Dataset entries
+++

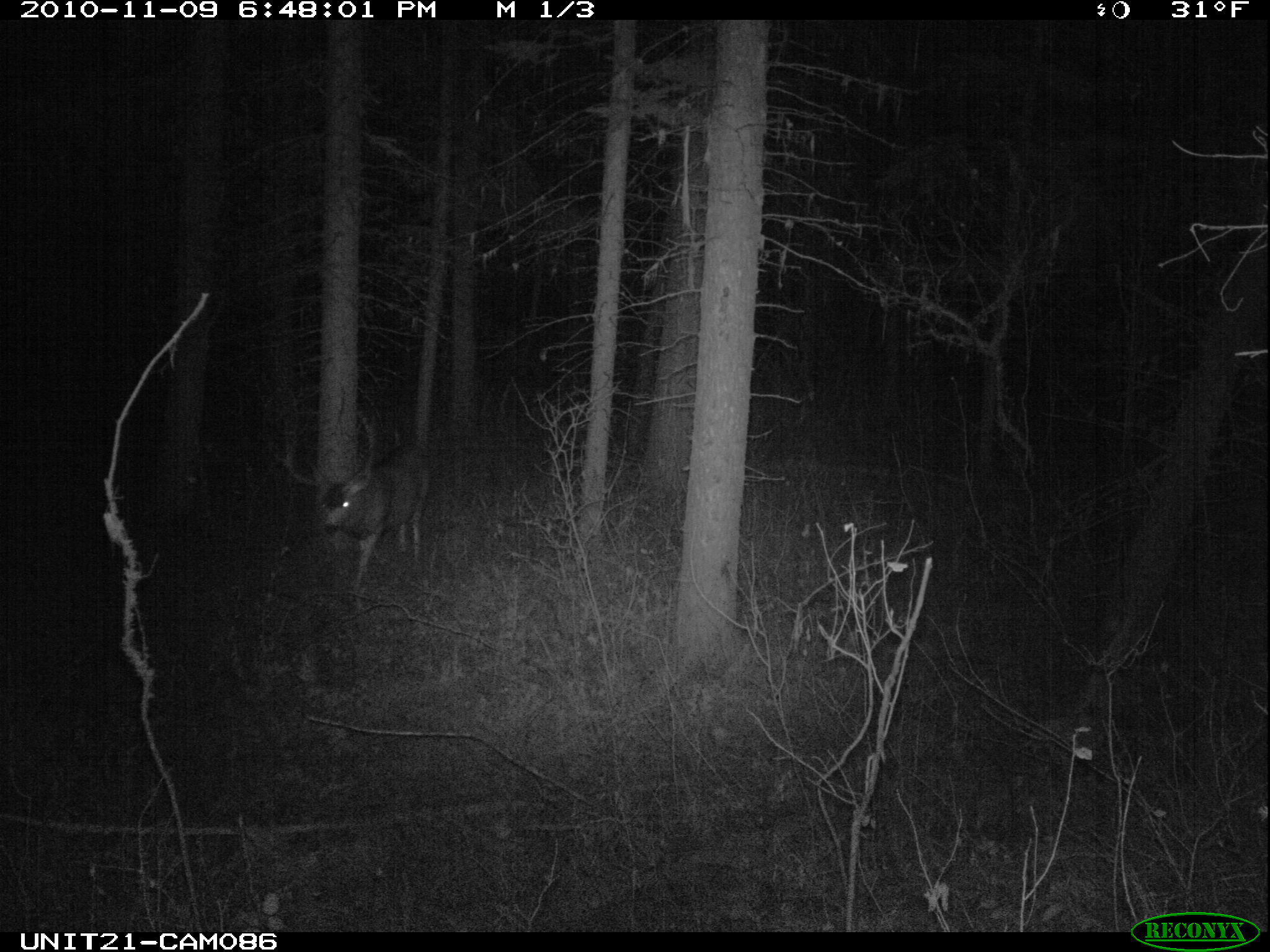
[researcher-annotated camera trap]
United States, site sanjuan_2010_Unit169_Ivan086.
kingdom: Animalia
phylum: Chordata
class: Mammalia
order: Artiodactyla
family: Cervidae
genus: Odocoileus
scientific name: Odocoileus hemionus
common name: mule deer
Odocoileus hemionus (mule deer).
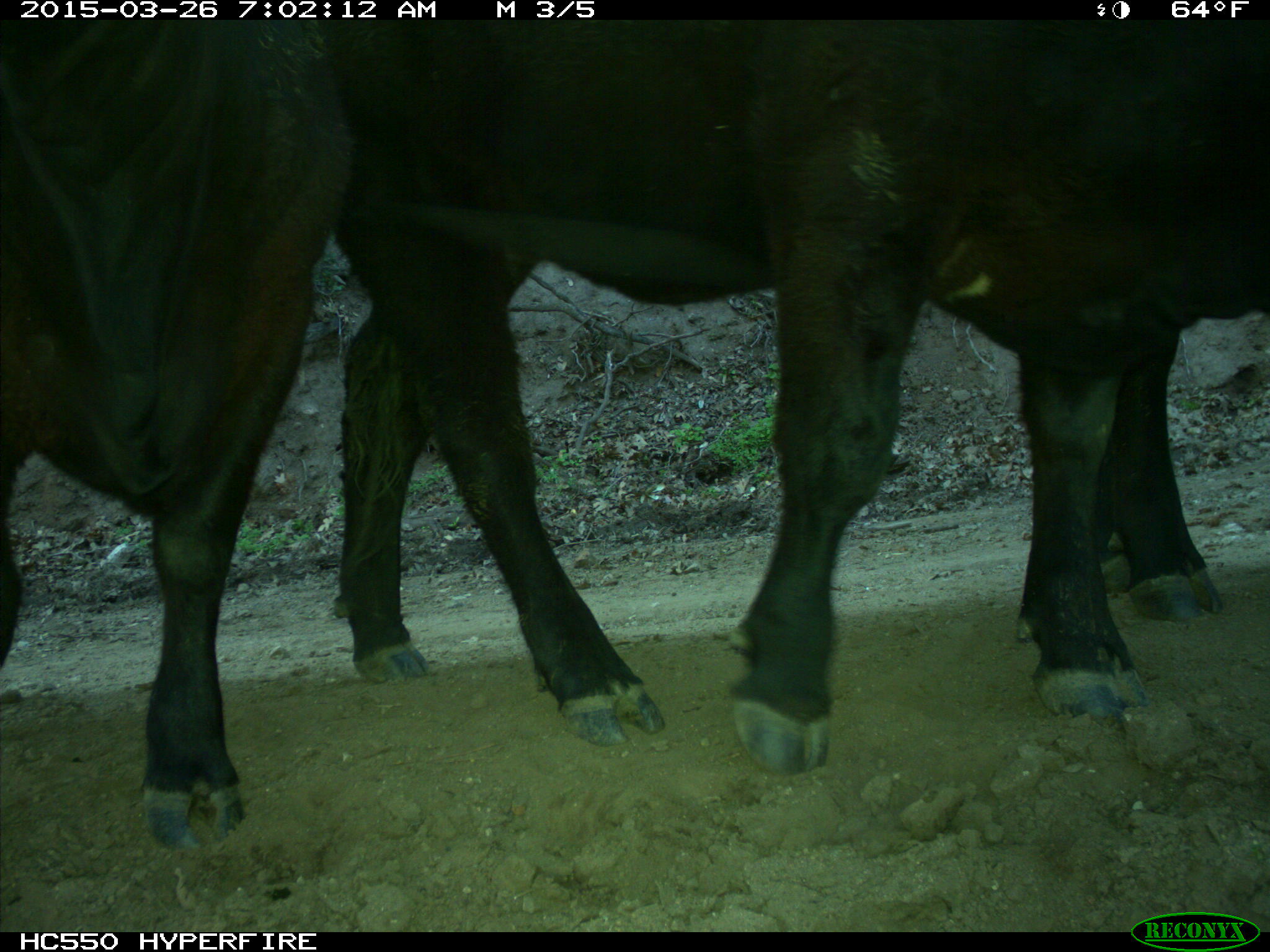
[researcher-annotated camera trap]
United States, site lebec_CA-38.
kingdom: Animalia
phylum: Chordata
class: Mammalia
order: Artiodactyla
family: Bovidae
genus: Bos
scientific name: Bos taurus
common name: domestic cow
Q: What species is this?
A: Bos taurus (domestic cow).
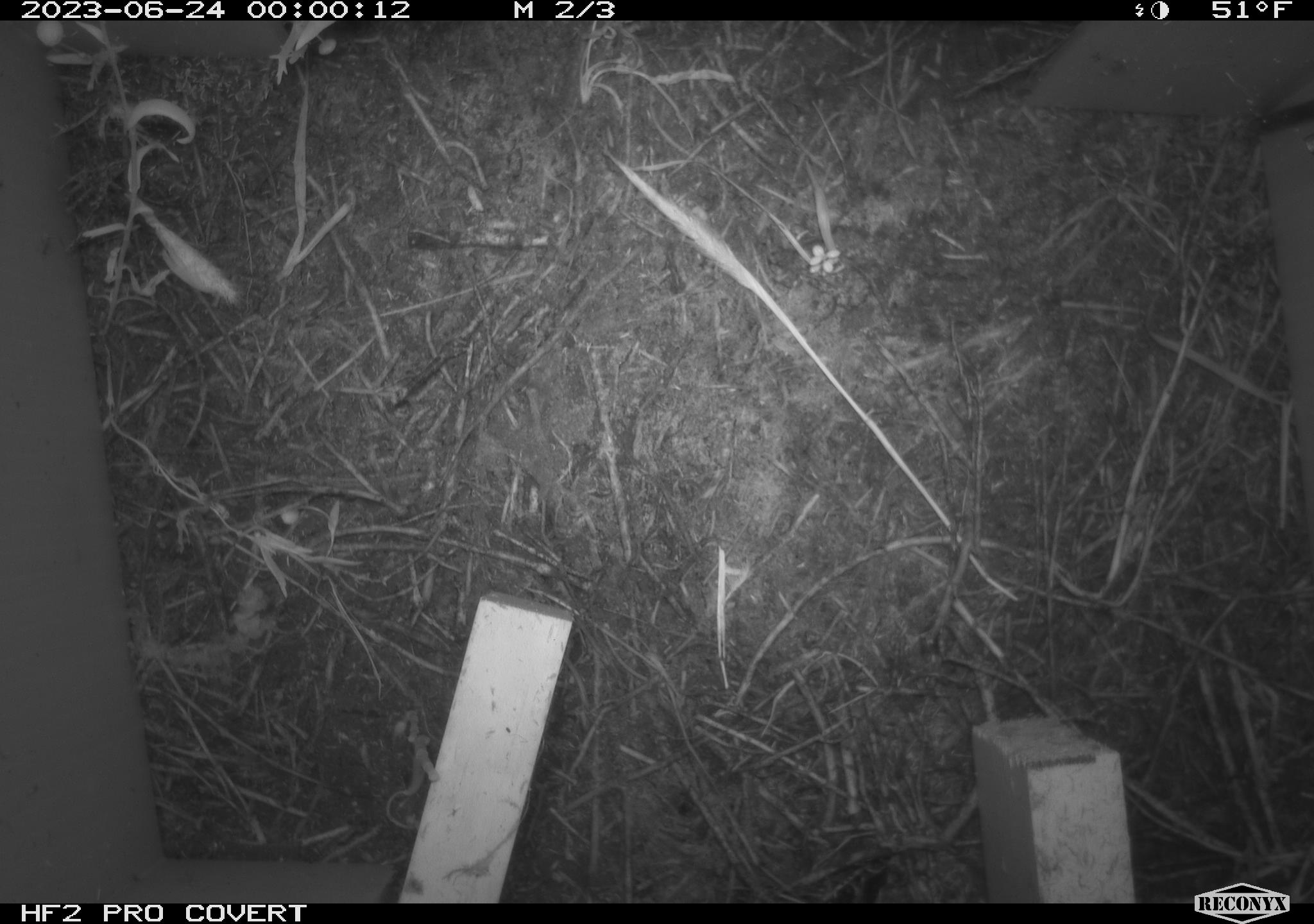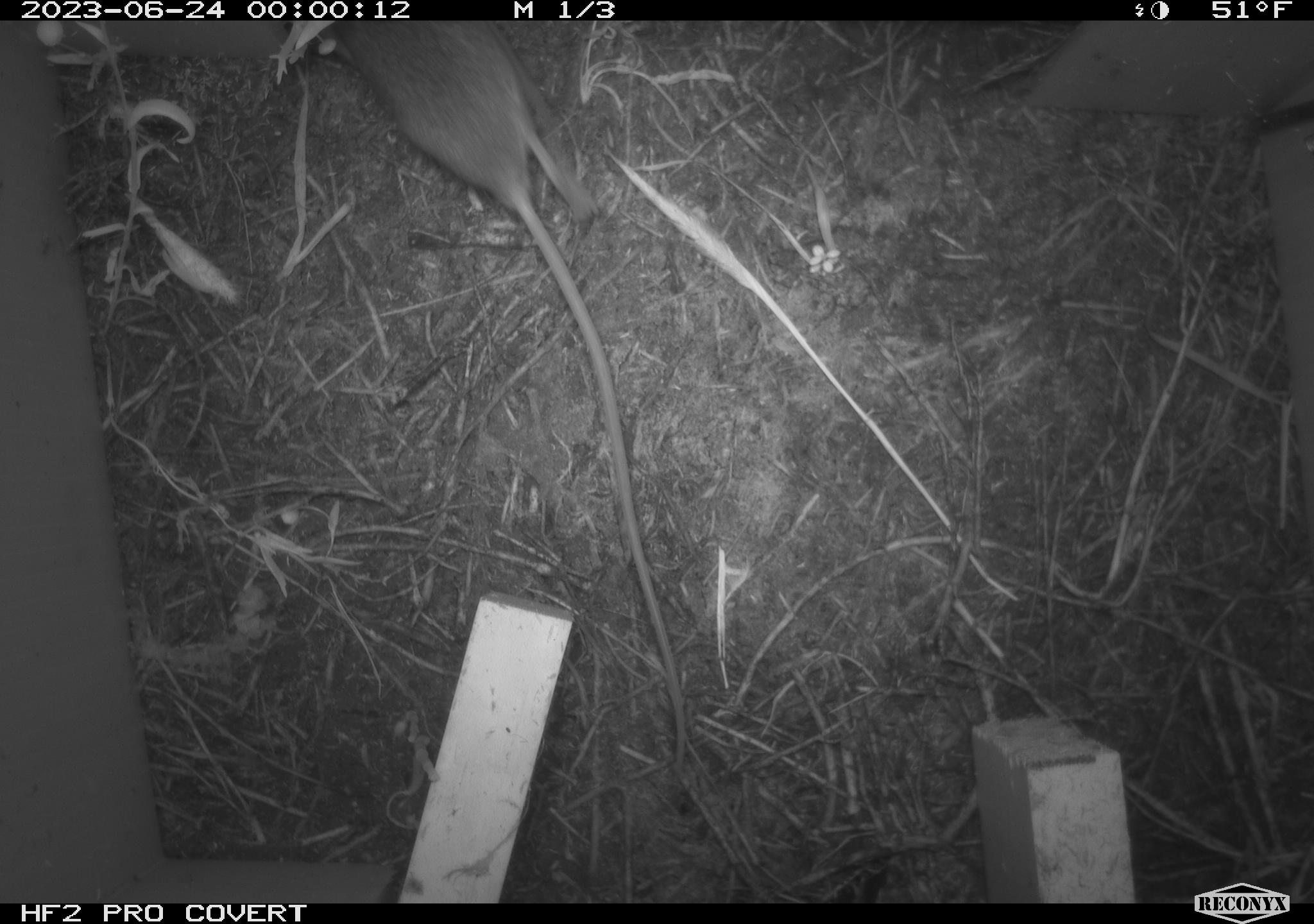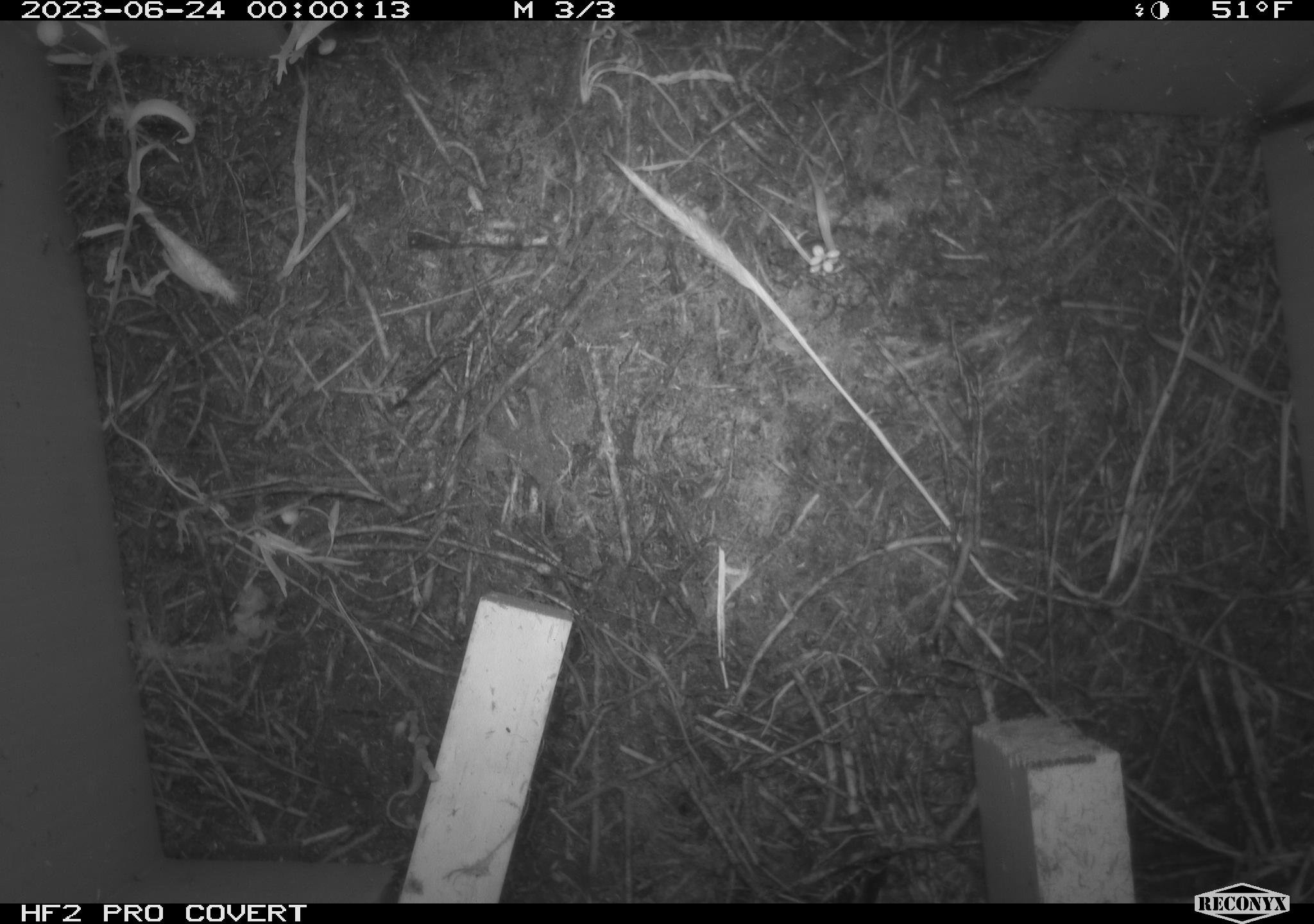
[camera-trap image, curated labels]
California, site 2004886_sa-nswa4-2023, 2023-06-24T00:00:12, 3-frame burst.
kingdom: Animalia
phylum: Chordata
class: Mammalia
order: Rodentia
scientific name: Rodentia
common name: mouse species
Mouse species (Rodentia).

+++

ABOUT THIS TASK ->
The answer must be an exact copy of the lines from the one containing "United States, site lebec_CA-38." through the last line of the records, with no pictures included.

EXPECTED OUTPUT ->
United States, site lebec_CA-38.
kingdom: Animalia
phylum: Chordata
class: Mammalia
order: Artiodactyla
family: Bovidae
genus: Bos
scientific name: Bos taurus
common name: domestic cow
Q: What species is this?
A: Bos taurus (domestic cow).
[camera-trap image, curated labels]
California, site 2004886_sa-nswa4-2023, 2023-06-24T00:00:12, 3-frame burst.
kingdom: Animalia
phylum: Chordata
class: Mammalia
order: Rodentia
scientific name: Rodentia
common name: mouse species
Mouse species (Rodentia).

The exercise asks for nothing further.